- _Okuma Metni_:

▼

Çereşe ve Ahi Evran

 Celal Bayar Üniversitesi, Eğitim Fakültesi öğretim üyesi Yrd. Doç. Dr. Kadir ADAMAZ’ın “XVI. Yüzyılda Demirci Şehri”  adlı doktora tezini, su gibi, zevkle ve defalarca okudum. 
Yrd. Doç. Dr. Kadir ADAMAZ’ın “XVI. Yüzyılda Demirci Kazasında Meyve ve Sebze Üretimi” konulu araştırması da var. 
Yine, Hulusi Emetli’nin Ege Üniversitesine bağışladığı el yazması eserleri inceleyen Atalay Kılıç’ın  “Manisa-Demirci’de Görülen Alevî-Bektaşî-Rıfâ’î Meşrepli Bir Tarikat: Ma’rifîlik” konulu araştırması da okumaya değer. Bu araştırmada her gün yanından gelip geçtiğimiz kayabaşındaki Koyunoğlu Ali Galip Efendi türbesi ve eski camiinin üstünde asfaltın altındaki Şeyhmer Hasan Dede türbesinden de bahsediliyor.

A. Sedat Boyacıoğlu ve Hasan Alakese’nin 1970’li yıllarda yazdığı “Her Yönü ve Her Şeyi ile Demirci” kitabının üstüne pek bir şey konduğu söylenemez. Demirci’nin kariyer yapmış kırk yıldır görevde olan kendi akademisyen evlatlarının yapması gereken araştırmaları başka akademisyenlerin yapması düşündürücüdür. Eğer bilmediğimiz araştırmaları varsa, Demirci’nin internet sayfalarında veya yerel gazetelerinin bir köşesinde paylaşmalarını bekleriz.

▲

- _Sağlanan Veriler_:
▼

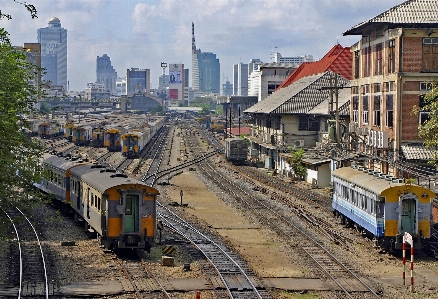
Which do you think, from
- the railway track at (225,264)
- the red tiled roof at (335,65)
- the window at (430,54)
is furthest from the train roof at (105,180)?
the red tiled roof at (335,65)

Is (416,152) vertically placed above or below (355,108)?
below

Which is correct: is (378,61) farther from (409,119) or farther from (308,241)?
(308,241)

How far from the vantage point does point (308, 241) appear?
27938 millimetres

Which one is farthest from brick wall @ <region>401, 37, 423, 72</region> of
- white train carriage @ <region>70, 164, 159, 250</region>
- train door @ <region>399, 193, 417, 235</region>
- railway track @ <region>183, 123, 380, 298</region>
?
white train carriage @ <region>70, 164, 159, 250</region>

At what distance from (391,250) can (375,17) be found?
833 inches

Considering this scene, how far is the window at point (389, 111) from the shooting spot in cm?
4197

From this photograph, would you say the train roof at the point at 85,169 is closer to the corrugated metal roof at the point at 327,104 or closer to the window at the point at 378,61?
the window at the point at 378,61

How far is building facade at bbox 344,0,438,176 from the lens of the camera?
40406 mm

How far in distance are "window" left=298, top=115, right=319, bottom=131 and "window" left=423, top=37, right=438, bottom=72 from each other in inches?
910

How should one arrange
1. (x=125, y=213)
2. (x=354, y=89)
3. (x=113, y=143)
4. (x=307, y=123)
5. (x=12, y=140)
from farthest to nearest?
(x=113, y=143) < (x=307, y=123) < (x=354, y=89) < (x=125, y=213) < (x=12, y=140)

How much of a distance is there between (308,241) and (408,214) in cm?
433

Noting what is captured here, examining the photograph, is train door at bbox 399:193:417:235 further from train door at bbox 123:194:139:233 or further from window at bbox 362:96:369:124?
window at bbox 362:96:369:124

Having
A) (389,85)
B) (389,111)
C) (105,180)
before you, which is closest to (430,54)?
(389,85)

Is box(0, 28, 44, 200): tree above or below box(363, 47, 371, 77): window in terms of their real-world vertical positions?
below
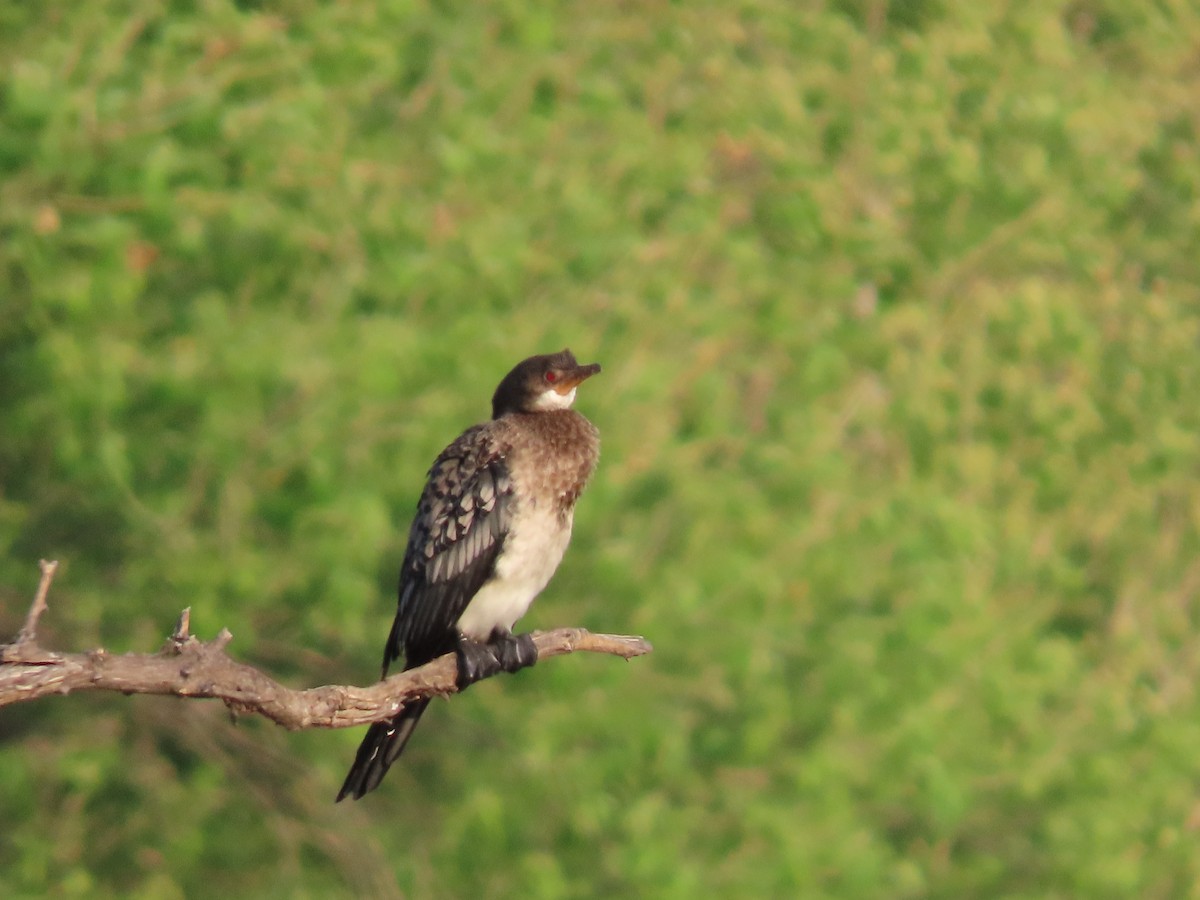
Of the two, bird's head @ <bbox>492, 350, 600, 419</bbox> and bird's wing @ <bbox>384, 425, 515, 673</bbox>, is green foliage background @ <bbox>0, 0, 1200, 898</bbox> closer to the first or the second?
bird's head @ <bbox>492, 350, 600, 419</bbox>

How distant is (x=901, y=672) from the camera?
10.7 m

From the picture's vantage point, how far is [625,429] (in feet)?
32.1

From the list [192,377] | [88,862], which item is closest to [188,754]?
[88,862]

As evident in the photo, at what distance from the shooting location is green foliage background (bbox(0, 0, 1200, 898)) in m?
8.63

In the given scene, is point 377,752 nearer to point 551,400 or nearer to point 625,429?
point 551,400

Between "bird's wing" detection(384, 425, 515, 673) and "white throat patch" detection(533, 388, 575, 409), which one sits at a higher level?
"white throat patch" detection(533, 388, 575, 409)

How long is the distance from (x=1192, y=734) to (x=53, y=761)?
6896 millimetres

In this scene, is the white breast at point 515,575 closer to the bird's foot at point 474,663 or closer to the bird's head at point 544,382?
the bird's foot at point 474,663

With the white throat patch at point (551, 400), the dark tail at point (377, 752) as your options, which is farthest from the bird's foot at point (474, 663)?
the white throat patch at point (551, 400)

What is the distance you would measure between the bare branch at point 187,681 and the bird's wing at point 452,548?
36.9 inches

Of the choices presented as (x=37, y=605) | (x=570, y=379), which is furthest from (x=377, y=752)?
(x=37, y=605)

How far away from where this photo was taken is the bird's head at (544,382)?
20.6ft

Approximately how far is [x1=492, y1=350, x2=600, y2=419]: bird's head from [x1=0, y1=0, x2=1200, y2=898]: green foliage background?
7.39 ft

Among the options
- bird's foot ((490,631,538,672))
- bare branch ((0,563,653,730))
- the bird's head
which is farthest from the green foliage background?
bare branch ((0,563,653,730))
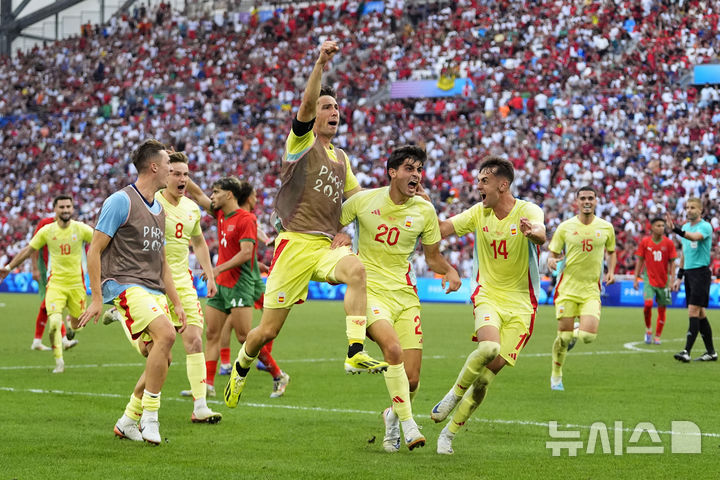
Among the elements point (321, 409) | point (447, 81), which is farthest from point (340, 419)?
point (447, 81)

▲
▼

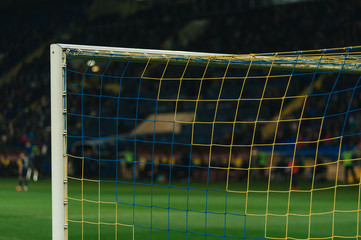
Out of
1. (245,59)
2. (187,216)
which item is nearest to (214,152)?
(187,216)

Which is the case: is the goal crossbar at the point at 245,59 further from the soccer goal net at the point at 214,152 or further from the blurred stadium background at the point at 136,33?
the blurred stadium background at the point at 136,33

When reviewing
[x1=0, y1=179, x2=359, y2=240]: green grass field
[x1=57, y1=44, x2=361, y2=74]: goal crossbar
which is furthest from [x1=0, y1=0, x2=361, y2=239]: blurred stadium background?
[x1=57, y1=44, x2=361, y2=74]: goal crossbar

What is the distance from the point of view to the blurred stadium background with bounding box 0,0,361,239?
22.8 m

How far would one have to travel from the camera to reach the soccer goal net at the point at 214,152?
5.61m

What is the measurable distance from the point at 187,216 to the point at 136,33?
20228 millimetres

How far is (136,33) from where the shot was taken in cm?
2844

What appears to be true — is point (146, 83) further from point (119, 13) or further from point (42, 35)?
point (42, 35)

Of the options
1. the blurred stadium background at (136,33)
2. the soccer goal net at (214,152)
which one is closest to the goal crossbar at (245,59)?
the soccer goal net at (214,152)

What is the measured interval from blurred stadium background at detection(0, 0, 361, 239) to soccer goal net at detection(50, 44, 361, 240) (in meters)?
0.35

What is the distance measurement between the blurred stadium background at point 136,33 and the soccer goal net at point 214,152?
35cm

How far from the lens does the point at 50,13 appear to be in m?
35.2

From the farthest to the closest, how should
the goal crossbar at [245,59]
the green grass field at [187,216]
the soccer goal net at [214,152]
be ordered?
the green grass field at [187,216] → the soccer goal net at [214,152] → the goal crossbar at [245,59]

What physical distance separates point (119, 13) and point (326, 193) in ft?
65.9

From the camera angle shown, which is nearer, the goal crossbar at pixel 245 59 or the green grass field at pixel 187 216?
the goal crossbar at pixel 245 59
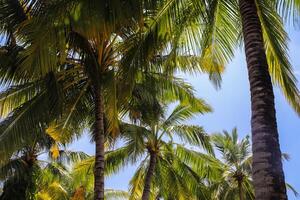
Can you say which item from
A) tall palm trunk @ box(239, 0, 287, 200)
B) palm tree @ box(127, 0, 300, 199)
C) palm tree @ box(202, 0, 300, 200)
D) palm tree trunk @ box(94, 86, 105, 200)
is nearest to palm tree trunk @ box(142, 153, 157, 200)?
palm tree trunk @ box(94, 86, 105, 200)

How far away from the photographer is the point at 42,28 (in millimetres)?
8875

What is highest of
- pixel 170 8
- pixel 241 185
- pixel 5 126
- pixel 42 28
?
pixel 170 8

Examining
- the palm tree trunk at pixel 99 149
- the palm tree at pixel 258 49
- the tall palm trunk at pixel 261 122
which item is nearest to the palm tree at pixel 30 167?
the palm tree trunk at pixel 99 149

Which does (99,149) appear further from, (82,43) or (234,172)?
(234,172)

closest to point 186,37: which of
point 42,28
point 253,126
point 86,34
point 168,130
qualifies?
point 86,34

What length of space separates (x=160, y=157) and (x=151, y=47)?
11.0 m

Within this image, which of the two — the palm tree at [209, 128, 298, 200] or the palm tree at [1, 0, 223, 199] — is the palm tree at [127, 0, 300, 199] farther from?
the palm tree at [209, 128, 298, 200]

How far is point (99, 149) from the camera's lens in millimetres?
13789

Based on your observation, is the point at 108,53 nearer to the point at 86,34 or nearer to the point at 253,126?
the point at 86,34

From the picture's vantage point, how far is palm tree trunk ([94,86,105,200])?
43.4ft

▲
▼

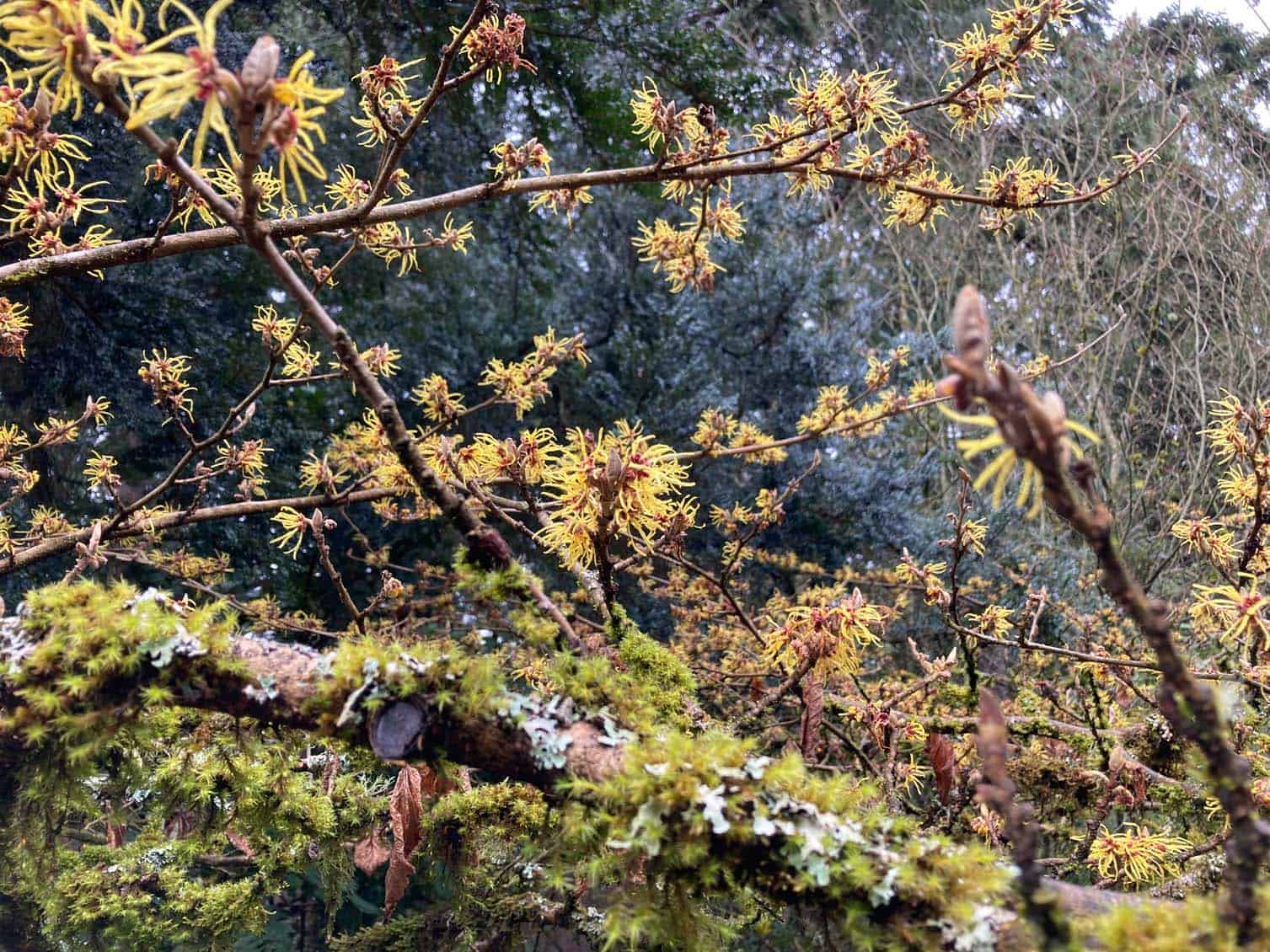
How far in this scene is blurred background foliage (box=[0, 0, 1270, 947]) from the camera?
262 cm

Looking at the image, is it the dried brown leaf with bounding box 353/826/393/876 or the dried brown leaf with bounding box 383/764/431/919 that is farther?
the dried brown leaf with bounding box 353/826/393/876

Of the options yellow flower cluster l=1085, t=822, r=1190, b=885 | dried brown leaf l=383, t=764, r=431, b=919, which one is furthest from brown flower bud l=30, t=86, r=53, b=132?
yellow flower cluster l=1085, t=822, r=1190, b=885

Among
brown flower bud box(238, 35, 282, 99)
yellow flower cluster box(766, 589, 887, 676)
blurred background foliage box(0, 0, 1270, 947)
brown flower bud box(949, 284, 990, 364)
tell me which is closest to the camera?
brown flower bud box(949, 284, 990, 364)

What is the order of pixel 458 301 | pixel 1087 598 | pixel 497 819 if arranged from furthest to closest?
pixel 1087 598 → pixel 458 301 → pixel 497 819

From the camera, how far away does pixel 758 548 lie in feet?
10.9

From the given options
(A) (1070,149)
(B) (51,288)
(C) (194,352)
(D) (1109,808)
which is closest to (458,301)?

▲

- _Görev A_:
Okuma metninde tırnak içinde adı verilen bütün eserleri sıralayınız.
- _Görev B_:
Okuma metninin "Çereşe ve Ahi" ile "türbesinden de bahsediliyor." arasındaki bölümünü, bu ifadeler de dahil, hiçbir değişiklik yapmadan yazınız.
Verilen veriler okuma metniyle ilgili değildir.

- _Tam Cevap A_:
- XVI. Yüzyılda Demirci Şehri
- XVI. Yüzyılda Demirci Kazasında Meyve ve Sebze Üretimi
- Manisa-Demirci’de Görülen Alevî-Bektaşî-Rıfâ’î Meşrepli Bir Tarikat: Ma’rifîlik
- Her Yönü ve Her Şeyi ile Demirci

- _Tam Cevap B_:
Çereşe ve Ahi Evran

 Celal Bayar Üniversitesi, Eğitim Fakültesi öğretim üyesi Yrd. Doç. Dr. Kadir ADAMAZ’ın “XVI. Yüzyılda Demirci Şehri”  adlı doktora tezini, su gibi, zevkle ve defalarca okudum. 
Yrd. Doç. Dr. Kadir ADAMAZ’ın “XVI. Yüzyılda Demirci Kazasında Meyve ve Sebze Üretimi” konulu araştırması da var. 
Yine, Hulusi Emetli’nin Ege Üniversitesine bağışladığı el yazması eserleri inceleyen Atalay Kılıç’ın  “Manisa-Demirci’de Görülen Alevî-Bektaşî-Rıfâ’î Meşrepli Bir Tarikat: Ma’rifîlik” konulu araştırması da okumaya değer. Bu araştırmada her gün yanından gelip geçtiğimiz kayabaşındaki Koyunoğlu Ali Galip Efendi türbesi ve eski camiinin üstünde asfaltın altındaki Şeyhmer Hasan Dede türbesinden de bahsediliyor.